3. Results and Discussion

3.1. Data Collection and Processing

This study collected data by machining 50 parts of flanges. During the machining process, the authors collected sounds during the turning process. For each flange part, a sound file with a length of 82.5 s and a machined surface was obtained. Then, using a radial length, the surface was divided into 33 equal segments. Each segment corresponds to a machining area, and each machining area corresponds to an acoustic clip during the machining of the corresponding location. That is, the surface of the workpiece is divided into 33 regions according to the acreage of a square with dimensions of 3.3 mm × 3.3 mm. The soundtrack obtained during machining is divided into 33 segments, each being 2.5 s in length. As a result, 33 image files named

P_{i k}

and 33 corresponding sound files named

S_{i k}

were obtained. Therefore, using the files

S_{i k}

and

P_{i k}

.

where:

i: the index for the ith part of the flange (i =1 ÷ 50)

k: the index of the machining area on the flange k (k = 1 ÷ 33)
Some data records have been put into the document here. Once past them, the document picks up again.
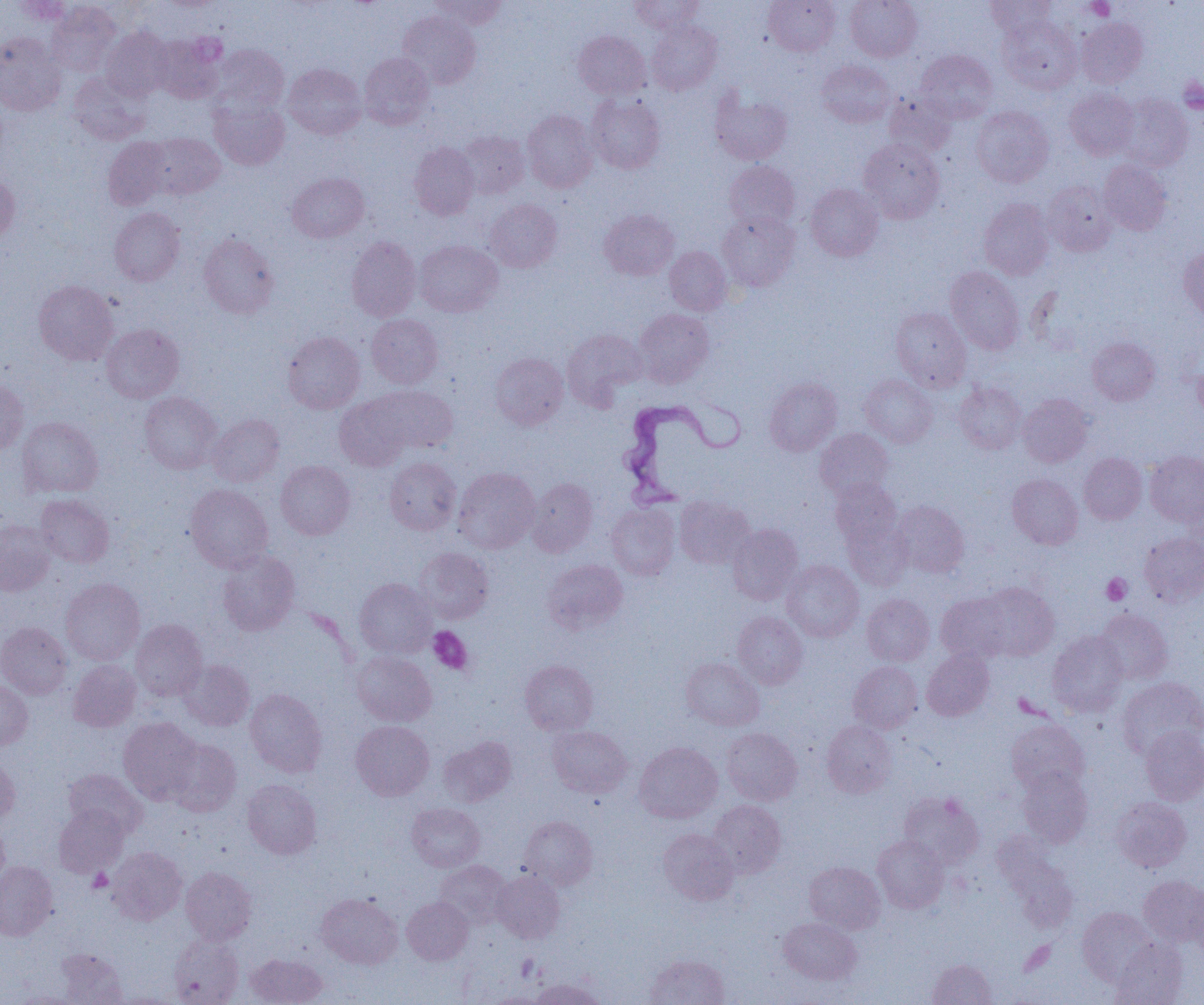

slide-level diagnosis = Trypanosoma brucei
magnification = 1000x
field of view = one of a larger specimen
image size = 1204×1005 pixels
platelet locations = approximate bounding boxes as named x1/y1/x2/y2 corners in pixels: (x1=1086, y1=0, x2=1114, y2=20), (x1=1178, y1=76, x2=1204, y2=113), (x1=1101, y1=573, x2=1131, y2=605), (x1=428, y1=626, x2=473, y2=675), (x1=87, y1=868, x2=113, y2=892), (x1=516, y1=954, x2=540, y2=982)
Trypanosoma brucei locations = approximate bounding boxes as named x1/y1/x2/y2 corners in pixels: (x1=616, y1=396, x2=744, y2=507)
uninfected red blood cell locations = approximate bounding boxes as named x1/y1/x2/y2 corners in pixels: (x1=429, y1=0, x2=507, y2=29), (x1=628, y1=0, x2=704, y2=33), (x1=764, y1=0, x2=840, y2=56), (x1=845, y1=0, x2=922, y2=61), (x1=985, y1=0, x2=1055, y2=38), (x1=10, y1=1, x2=73, y2=25), (x1=47, y1=2, x2=121, y2=76), (x1=397, y1=11, x2=481, y2=89), (x1=998, y1=16, x2=1082, y2=94), (x1=1076, y1=17, x2=1148, y2=87), (x1=647, y1=21, x2=721, y2=95), (x1=101, y1=26, x2=171, y2=101), (x1=573, y1=30, x2=650, y2=99), (x1=0, y1=32, x2=65, y2=116), (x1=151, y1=35, x2=223, y2=103), (x1=212, y1=44, x2=289, y2=115), (x1=915, y1=50, x2=997, y2=123), (x1=359, y1=52, x2=434, y2=129), (x1=816, y1=60, x2=896, y2=127), (x1=283, y1=63, x2=367, y2=139), (x1=69, y1=73, x2=150, y2=145), (x1=1065, y1=87, x2=1139, y2=159), (x1=710, y1=89, x2=792, y2=165), (x1=884, y1=92, x2=956, y2=157), (x1=586, y1=94, x2=666, y2=173), (x1=1118, y1=94, x2=1193, y2=171), (x1=210, y1=98, x2=289, y2=170), (x1=971, y1=105, x2=1054, y2=187), (x1=522, y1=109, x2=598, y2=193), (x1=457, y1=130, x2=530, y2=199), (x1=144, y1=132, x2=225, y2=199), (x1=102, y1=137, x2=172, y2=210), (x1=859, y1=138, x2=945, y2=223), (x1=409, y1=142, x2=479, y2=219), (x1=1098, y1=160, x2=1171, y2=236), (x1=724, y1=161, x2=800, y2=231), (x1=0, y1=172, x2=20, y2=246), (x1=287, y1=172, x2=369, y2=242), (x1=1043, y1=181, x2=1117, y2=256), (x1=806, y1=183, x2=883, y2=261), (x1=979, y1=198, x2=1054, y2=279), (x1=484, y1=199, x2=563, y2=272), (x1=109, y1=207, x2=185, y2=286), (x1=599, y1=208, x2=679, y2=280), (x1=717, y1=211, x2=799, y2=291), (x1=199, y1=232, x2=279, y2=319), (x1=346, y1=236, x2=421, y2=321), (x1=415, y1=240, x2=502, y2=317), (x1=665, y1=246, x2=731, y2=315), (x1=1179, y1=246, x2=1204, y2=320), (x1=945, y1=266, x2=1024, y2=354), (x1=33, y1=279, x2=118, y2=365), (x1=890, y1=307, x2=971, y2=391), (x1=634, y1=308, x2=714, y2=387), (x1=366, y1=314, x2=443, y2=388), (x1=101, y1=323, x2=184, y2=402), (x1=562, y1=329, x2=647, y2=409), (x1=282, y1=332, x2=365, y2=413), (x1=1087, y1=337, x2=1160, y2=405), (x1=490, y1=352, x2=568, y2=429), (x1=1194, y1=359, x2=1204, y2=420), (x1=860, y1=375, x2=937, y2=448), (x1=0, y1=377, x2=29, y2=454), (x1=763, y1=377, x2=842, y2=456), (x1=954, y1=382, x2=1026, y2=454), (x1=368, y1=385, x2=458, y2=454), (x1=139, y1=392, x2=222, y2=474), (x1=1017, y1=393, x2=1093, y2=467), (x1=334, y1=396, x2=411, y2=470), (x1=208, y1=415, x2=284, y2=486), (x1=17, y1=416, x2=103, y2=497), (x1=815, y1=428, x2=894, y2=500), (x1=1145, y1=451, x2=1204, y2=527), (x1=1079, y1=453, x2=1147, y2=524), (x1=385, y1=457, x2=461, y2=534), (x1=276, y1=460, x2=355, y2=540), (x1=453, y1=467, x2=540, y2=553), (x1=1007, y1=474, x2=1083, y2=549), (x1=527, y1=478, x2=598, y2=557), (x1=830, y1=478, x2=902, y2=550), (x1=185, y1=484, x2=273, y2=572), (x1=35, y1=494, x2=114, y2=568), (x1=1182, y1=495, x2=1203, y2=557), (x1=675, y1=497, x2=755, y2=569), (x1=891, y1=501, x2=969, y2=578), (x1=607, y1=503, x2=680, y2=580), (x1=841, y1=516, x2=913, y2=590), (x1=0, y1=518, x2=55, y2=596), (x1=728, y1=524, x2=804, y2=604), (x1=1139, y1=532, x2=1204, y2=606), (x1=414, y1=548, x2=494, y2=623), (x1=217, y1=550, x2=300, y2=636), (x1=541, y1=559, x2=627, y2=635), (x1=782, y1=560, x2=864, y2=642), (x1=61, y1=578, x2=144, y2=665), (x1=354, y1=578, x2=436, y2=658), (x1=977, y1=582, x2=1059, y2=661), (x1=862, y1=593, x2=934, y2=666), (x1=936, y1=593, x2=1012, y2=664), (x1=1095, y1=609, x2=1173, y2=685), (x1=732, y1=611, x2=807, y2=689), (x1=131, y1=619, x2=207, y2=700), (x1=0, y1=622, x2=71, y2=699), (x1=1047, y1=632, x2=1128, y2=716), (x1=922, y1=650, x2=994, y2=720), (x1=352, y1=651, x2=436, y2=726), (x1=681, y1=657, x2=764, y2=730), (x1=178, y1=659, x2=255, y2=731), (x1=68, y1=660, x2=141, y2=732), (x1=520, y1=660, x2=598, y2=735), (x1=848, y1=661, x2=923, y2=733), (x1=1117, y1=677, x2=1204, y2=759), (x1=0, y1=680, x2=33, y2=749), (x1=245, y1=689, x2=326, y2=776), (x1=119, y1=717, x2=202, y2=804), (x1=1006, y1=719, x2=1089, y2=795), (x1=350, y1=720, x2=435, y2=800), (x1=821, y1=720, x2=896, y2=798), (x1=548, y1=726, x2=632, y2=798), (x1=1139, y1=726, x2=1204, y2=805), (x1=721, y1=727, x2=802, y2=805), (x1=438, y1=736, x2=516, y2=806), (x1=165, y1=737, x2=240, y2=815), (x1=634, y1=742, x2=722, y2=823), (x1=0, y1=757, x2=20, y2=826), (x1=1017, y1=767, x2=1093, y2=848), (x1=63, y1=769, x2=147, y2=837), (x1=242, y1=779, x2=322, y2=859), (x1=899, y1=791, x2=984, y2=869), (x1=1111, y1=797, x2=1192, y2=872), (x1=707, y1=800, x2=786, y2=878), (x1=406, y1=803, x2=484, y2=872), (x1=54, y1=805, x2=129, y2=877), (x1=519, y1=816, x2=598, y2=889), (x1=0, y1=820, x2=9, y2=889), (x1=659, y1=828, x2=738, y2=904), (x1=872, y1=835, x2=949, y2=913), (x1=999, y1=844, x2=1078, y2=932), (x1=106, y1=847, x2=187, y2=925), (x1=435, y1=860, x2=512, y2=927), (x1=0, y1=861, x2=57, y2=940), (x1=804, y1=861, x2=885, y2=934), (x1=180, y1=866, x2=257, y2=944), (x1=492, y1=870, x2=564, y2=944), (x1=1139, y1=875, x2=1204, y2=947), (x1=1188, y1=883, x2=1204, y2=961), (x1=316, y1=892, x2=403, y2=968), (x1=402, y1=896, x2=473, y2=964), (x1=1077, y1=907, x2=1157, y2=985), (x1=778, y1=917, x2=862, y2=984), (x1=169, y1=936, x2=244, y2=1005), (x1=1111, y1=938, x2=1188, y2=1005), (x1=55, y1=948, x2=127, y2=1004), (x1=245, y1=953, x2=328, y2=1005), (x1=647, y1=954, x2=729, y2=1005), (x1=928, y1=958, x2=996, y2=1005), (x1=531, y1=978, x2=605, y2=1005), (x1=12, y1=991, x2=88, y2=1004), (x1=488, y1=992, x2=547, y2=1004)
modality = light microscopy
preparation = thin blood smear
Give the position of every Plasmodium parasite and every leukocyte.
After 50 flange parts were machined during turning, stability and vibration groups were distinguished using a roughness meter. The surface is classified as a stability group if Ra < 2 μm. When Ra > 2 μm, the machined surface was classified as a chatter (Figure 6). The part used a three-pin spoke chuck and a cutting mode of n = 800 rpm as a constant when machining the thin flange; therefore, the cutting speed varied in different diameter positions. The phenomenon of vibration and stability appears and disappears at various locations. Because of this, the research collects many visual and acoustic data areas corresponding to different vibrational and stable states. Through this approach, the cost of the experiment is reduced, and stable and vibrational acoustic and visual data are obtained across various cutting modes and conditions.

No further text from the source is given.